== EXERCISE INSTRUCTIONS ==
Would you restate every entry below word for word? Leave out the pictures.

----- DATA FOR REVIEW

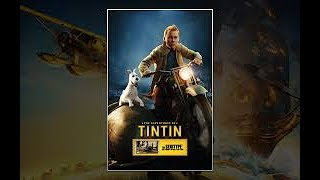 The Adventure Of TinTin Gameplay Part 1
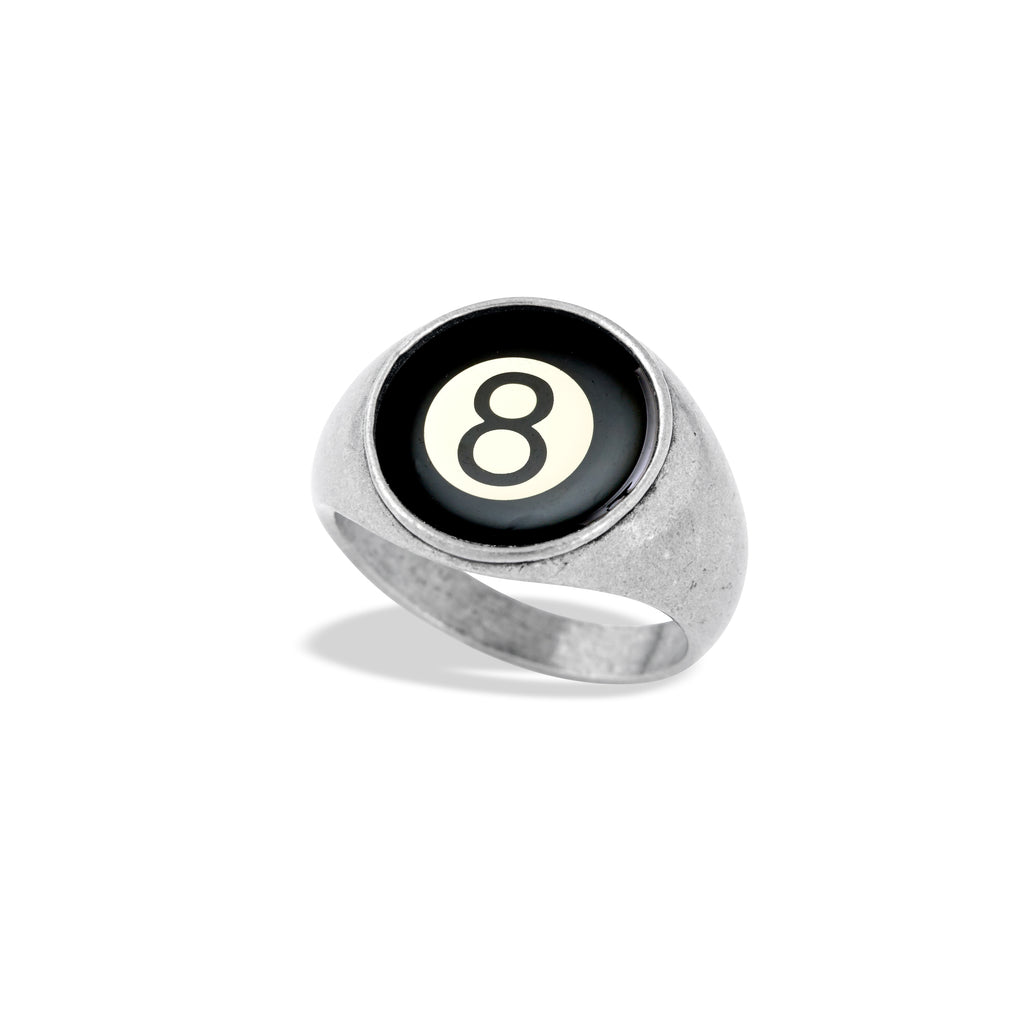 Signet Ring Featuring The Illustrated Magic 8 Ball from Winky&Dutch Artwork Collection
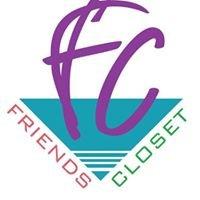Friends Closet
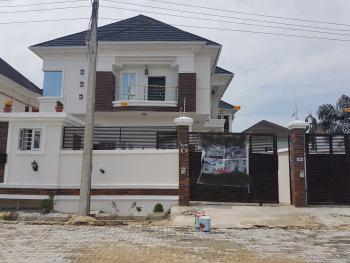 Well Finished 4 Bedroom Detached Duplex with Bq, Ikota Villa Estate, Lekki, Lagos, Detached Duplex for Sale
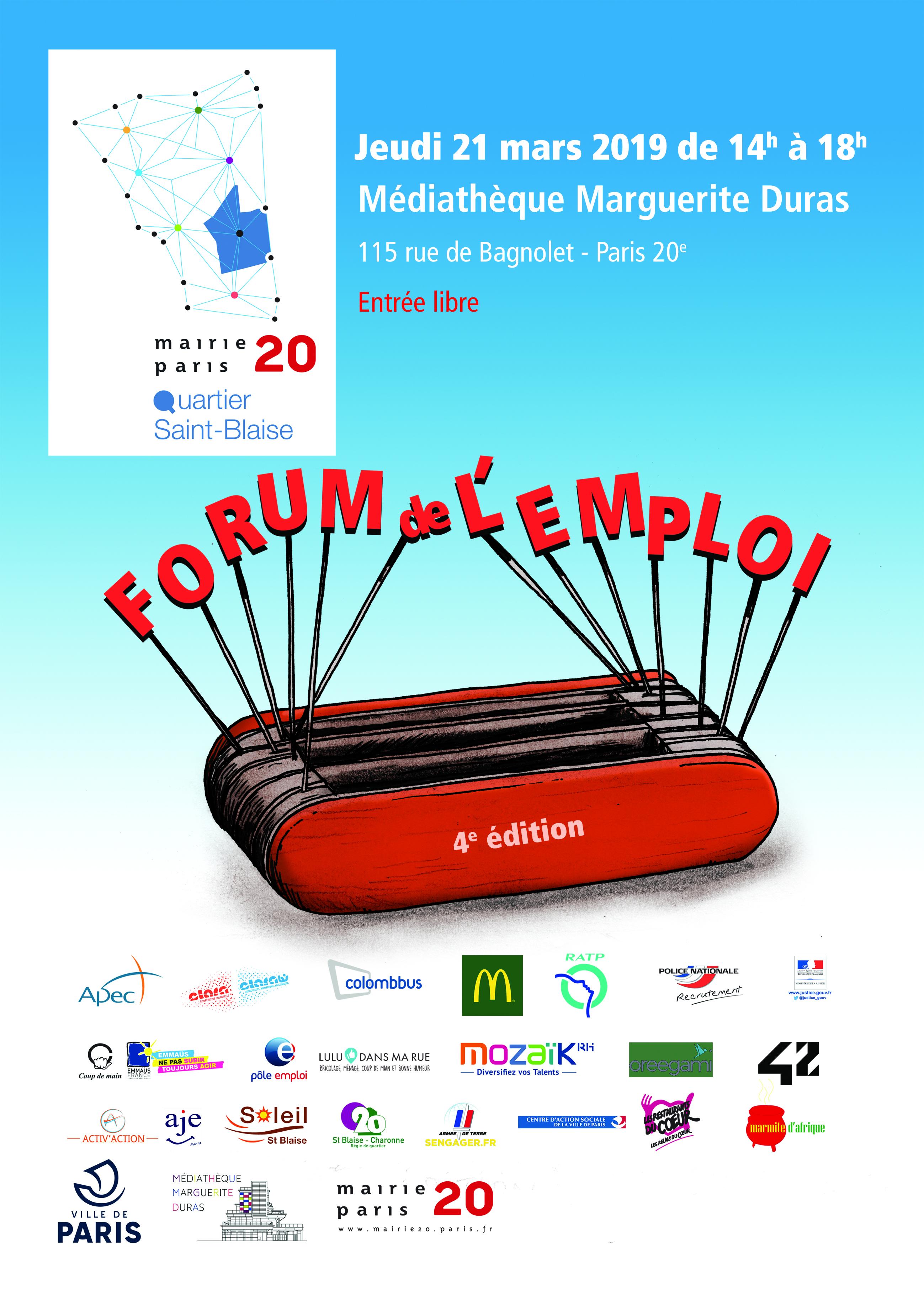 Forum emploi 4e édition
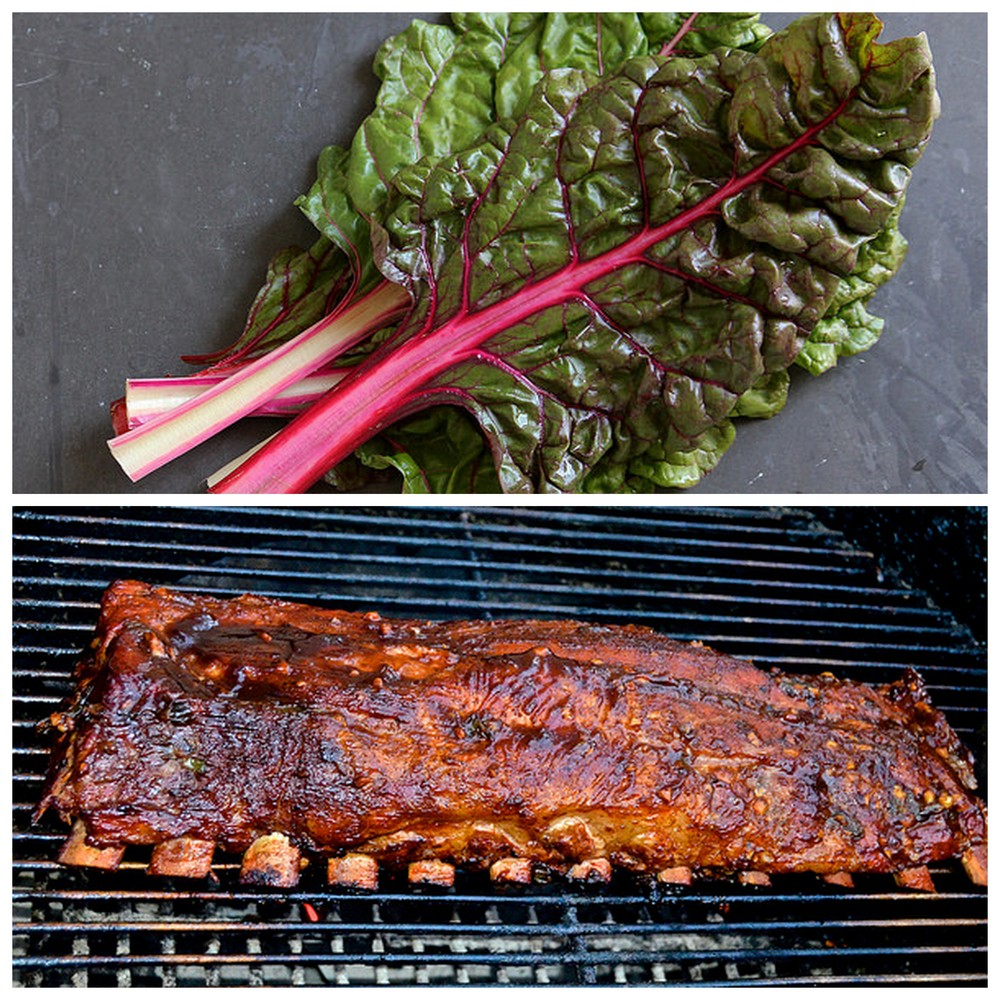 Swiss chard and ribs.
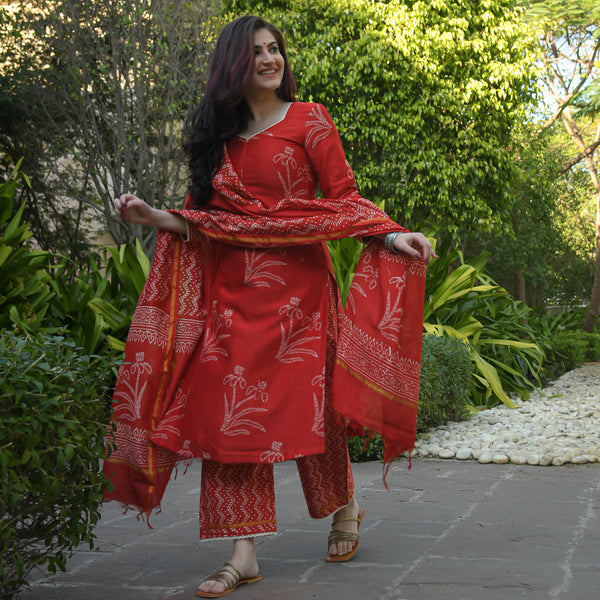 red chanderi suit set
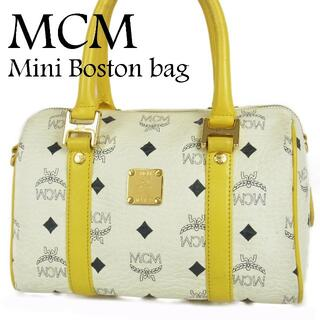 MCM - MCM ロゴグラム ヴィセトス レザー ミニ ボストン ハンド バッグ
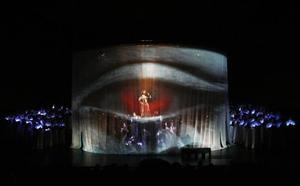 Guía para no perderte nada en el 36 Festival de Teatro de Málaga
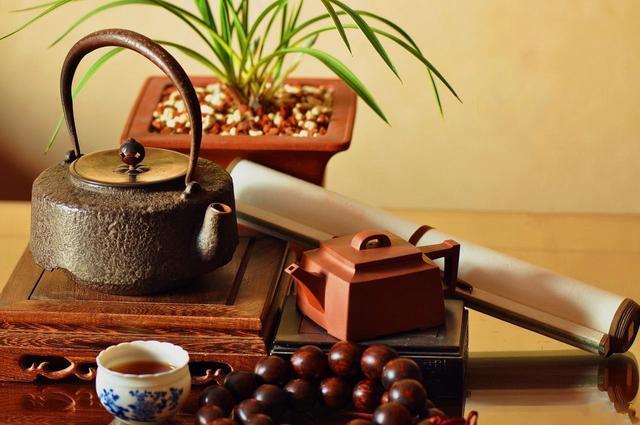 正慈法师:晨风中的茶呓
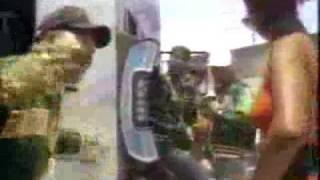2 Live Crew - Move Somethin' (Nasty Version)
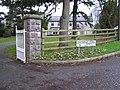 Cedar Lodge - geograph.org.uk - 618224.jpg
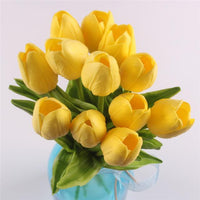 Inspire Uplift Faux Flowers Yellow 12 Real Touch Tulip Bouquet
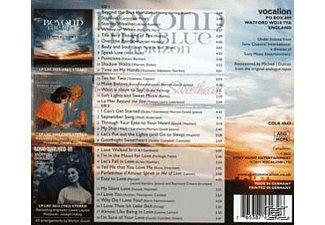 Morton & His Orchestra Gould - Beyond The Blue Horizon, Goodnight  - (CD)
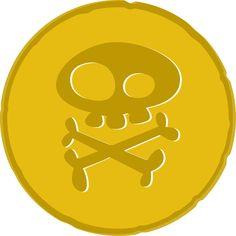 Coin clipart pirate coin Png (3001×3001) art nn´s Minus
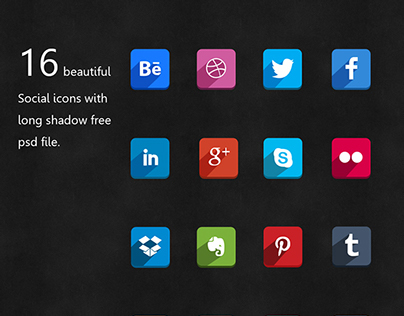 social icons with long shadow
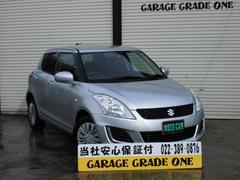 スイフトXG 4WD 社外ナビ 1年保証付き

----------

== EXERCISE RESPONSE ==
 The Adventure Of TinTin Gameplay Part 1
 Signet Ring Featuring The Illustrated Magic 8 Ball from Winky&Dutch Artwork Collection
Friends Closet
 Well Finished 4 Bedroom Detached Duplex with Bq, Ikota Villa Estate, Lekki, Lagos, Detached Duplex for Sale
 Forum emploi 4e édition
 Swiss chard and ribs.
 red chanderi suit set
 MCM - MCM ロゴグラム ヴィセトス レザー ミニ ボストン ハンド バッグ
 Guía para no perderte nada en el 36 Festival de Teatro de Málaga
 正慈法师:晨风中的茶呓
2 Live Crew - Move Somethin' (Nasty Version)
 Cedar Lodge - geograph.org.uk - 618224.jpg
 Inspire Uplift Faux Flowers Yellow 12 Real Touch Tulip Bouquet
 Morton & His Orchestra Gould - Beyond The Blue Horizon, Goodnight  - (CD)
 Coin clipart pirate coin Png (3001×3001) art nn´s Minus
 social icons with long shadow
 スイフトXG 4WD 社外ナビ 1年保証付き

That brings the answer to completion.